THE PROBLEM:
Count how many of the lines below contain the word "camera". Reply with the number alone.

MATERIAL PROVIDED:
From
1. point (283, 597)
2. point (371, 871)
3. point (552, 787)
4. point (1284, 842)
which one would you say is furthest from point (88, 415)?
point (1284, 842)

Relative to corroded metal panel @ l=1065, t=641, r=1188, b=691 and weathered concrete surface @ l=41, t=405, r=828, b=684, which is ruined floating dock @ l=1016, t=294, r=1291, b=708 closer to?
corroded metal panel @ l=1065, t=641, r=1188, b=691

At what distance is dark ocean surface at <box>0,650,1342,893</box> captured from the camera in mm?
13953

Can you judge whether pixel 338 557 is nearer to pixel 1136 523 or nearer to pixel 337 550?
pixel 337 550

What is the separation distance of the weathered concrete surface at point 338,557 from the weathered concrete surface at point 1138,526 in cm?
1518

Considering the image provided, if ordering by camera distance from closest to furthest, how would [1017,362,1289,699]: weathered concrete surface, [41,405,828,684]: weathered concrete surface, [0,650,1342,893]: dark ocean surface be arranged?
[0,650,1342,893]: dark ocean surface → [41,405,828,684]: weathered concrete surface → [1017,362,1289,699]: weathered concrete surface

RESPONSE:
2